As a result, the latest edition of the Rose Bowl features two teams going at it with strength versus strength. Wisconsin ranked 12th in the country in rushing during the season and ran the ball 316 times more than they threw it. Stanford wound up 3rd in the country in rush defense, allowing just 87 yards per game. The teams are essentially mirrors of each other, playing physical defense and running the ball to set up play action passes to receivers who aren't exactly known for stretching the field.
Add in the fact that the Badgers' starting quarterback Curt Phillips is making just his fifth career start in Pasadena and one easily understands why the emphasis the past few weeks has been about stopping the run.
"They've ran the ball on 3rd and 12 this year," Thomas said with a serious laugh. "We have to be able to prove that they can't run the ball on us and get a 1st down."
"My position group didn't really prepare much for the quarterback because we know when they pass the ball, pass rush is pass rush and we're going to get after them. We have to stop the run first. We have to make them throw the ball and win on 1st and 2nd down to put them in 3rd and long."
With the clock ticking down to game time and the team arriving in Los Angeles on Wednesday, Stanford is confident they are ready for whatever Wisconsin throws at them and have begun to shift focus away from game planning against their opponent and turn the spotlight back on themselves as they practice over the coming days.
"It did help to get the extra time. We went back to fundamentals," Thomas said. "We rotated different drills like we did back in fall camp. We needed to get those fundamentals back because some of them were lost late in the season, particularly in the Pac-12 Championship Game. So we went back and got those sharpened up as we looked at Wisconsin. Now that we're down here (in Los Angeles), we're just going to focus on ourselves and playing physical."
"For us, everything up to this point has been about Wisconsin and moving forward it has to be about us. We have to make sure we do the things that we need to do in order to play our best game," said Mason. "If we worry about what they're trying to do, it takes away from what we're doing -- which is play our best game."

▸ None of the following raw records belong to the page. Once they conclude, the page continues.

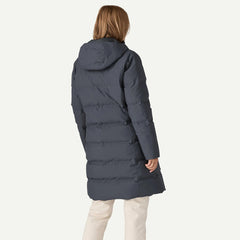 Patagonia Womens Jackson Glacier Parka Sequoia Red - Parasol Store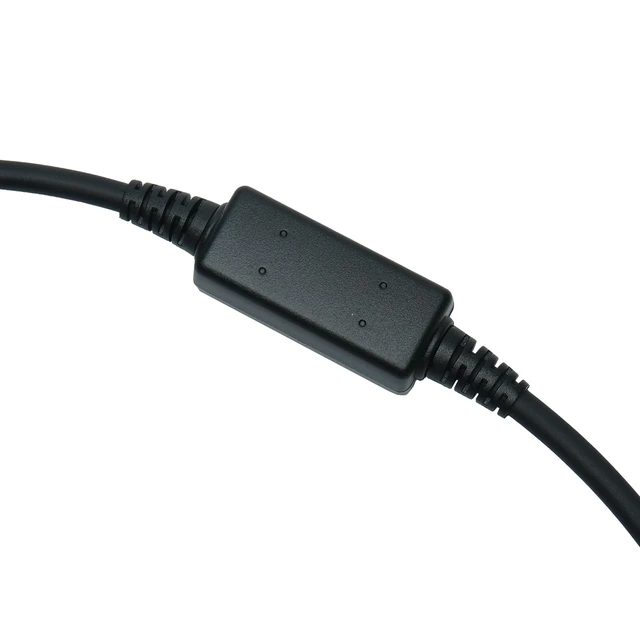Alt view image 5 of 6 - BVMAG HKN6184 USB Programming Cable Compatible with Motorola APX6500 APX7500 APX8500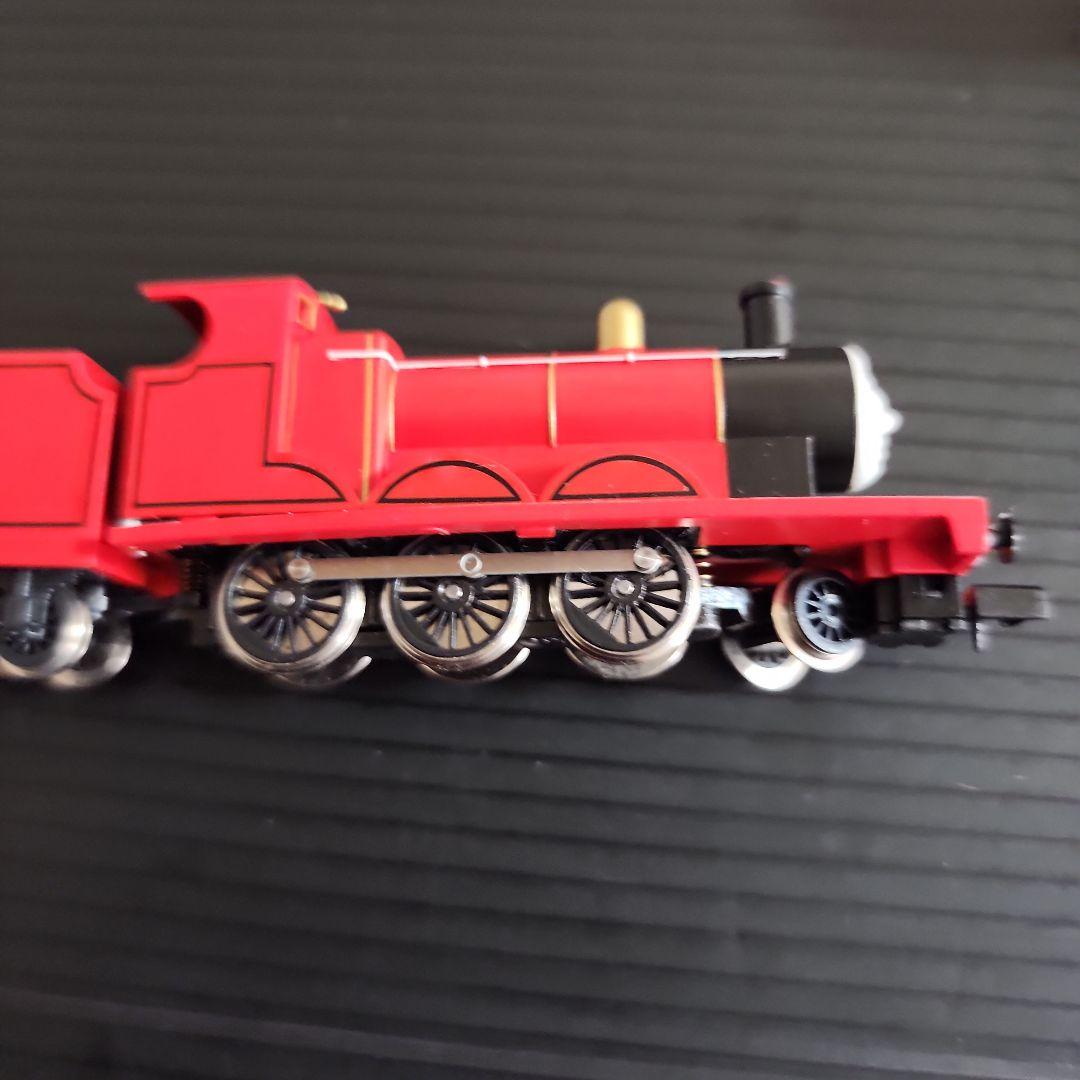 Nゲージ　TOMIX 　93812きかんしゃジェームス車両セット　廃盤　希少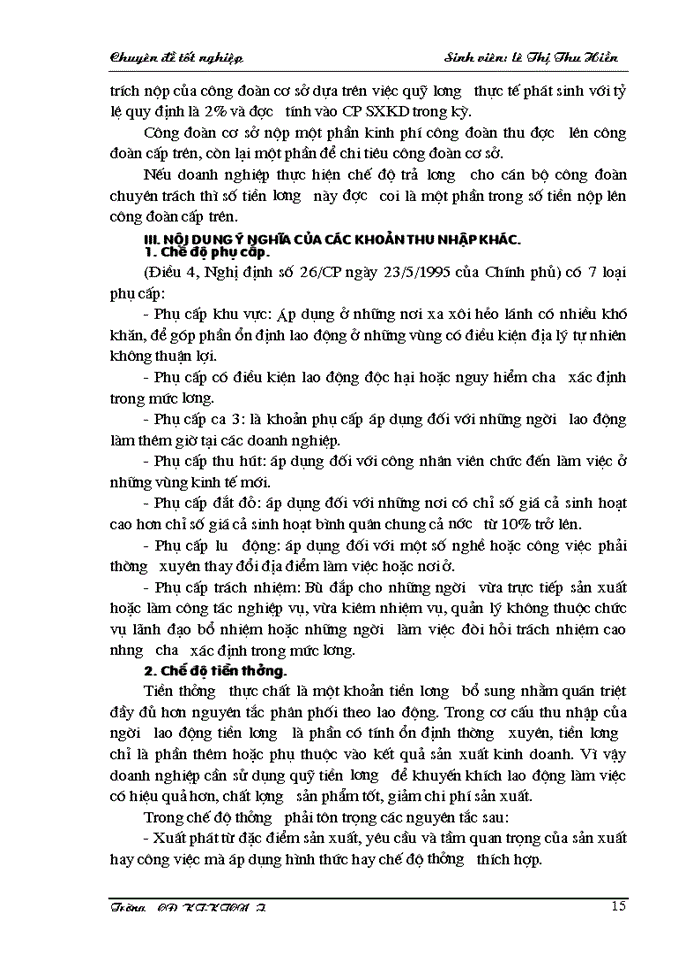 image for page Tổ chức hạch toán lao động tiền lương và các khoản trích theo lương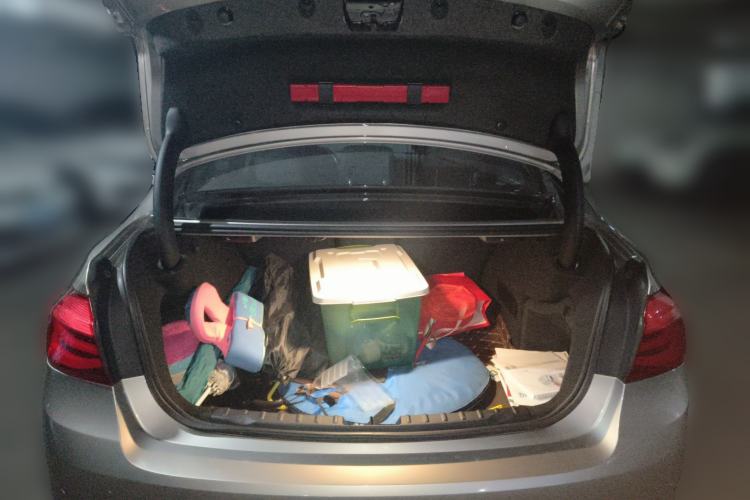 Used BMW 3 Series 2016 320Li Ambition Model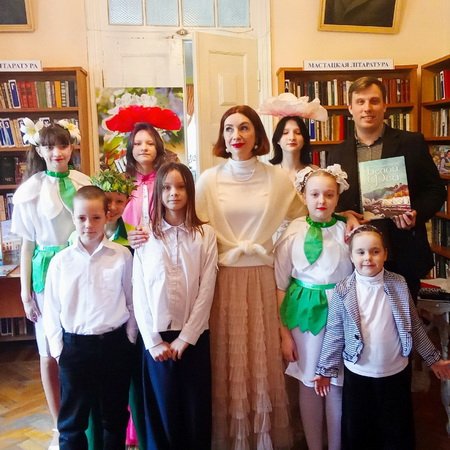 Сказки Белой феи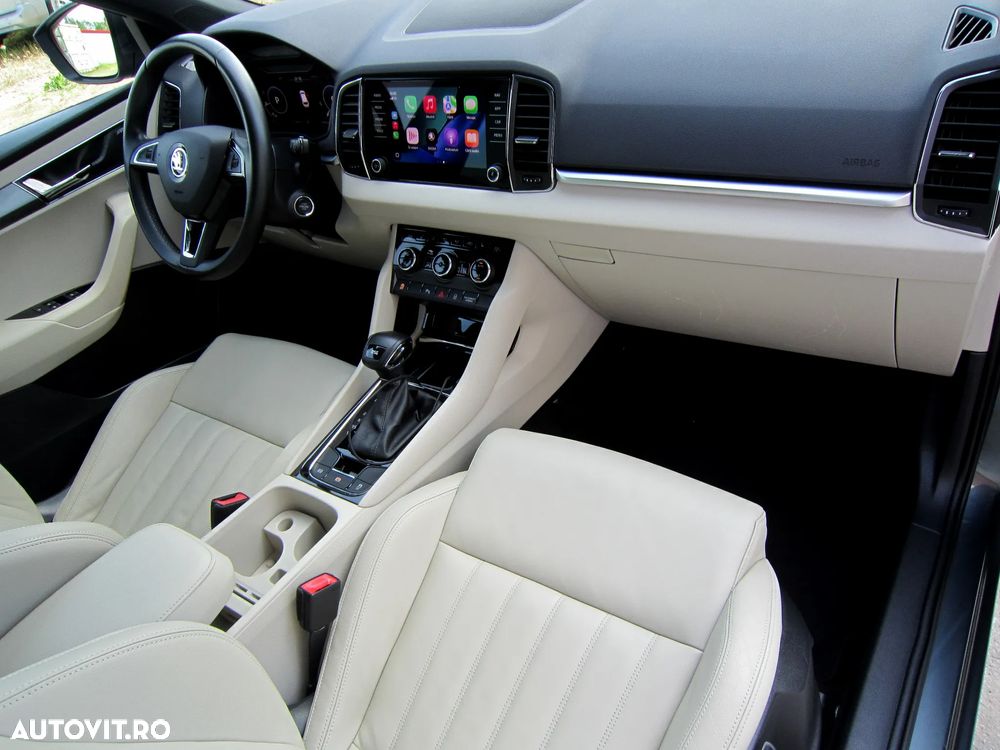 Skoda Karoq 1.5 TSI ACT DSG Style - 22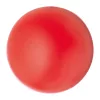 Stresszlabda (ø 6,3 cm, Piros)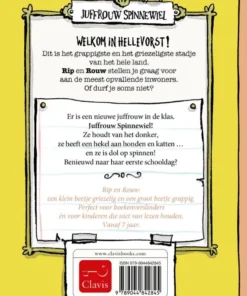 Alternative view of Juffrouw Spinnewiel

With the Cardinal returning to the granddaddy of them all for the first time since the 1999 season, the calm, quiet confidence that has been a hallmark of their late-season run to the roses remains in full effect. At the same time, the daily message of hard work has kept the team focused on the task at hand knowing that business isn't finished until they're holding up a trophy on Tuesday afternoon.
"This is a blue-collar group from top to bottom," Mason said. "I know the perception about Stanford and being up on the Farm and the intelligence factor but let me tell you, when you talk about playing football, these guys play football."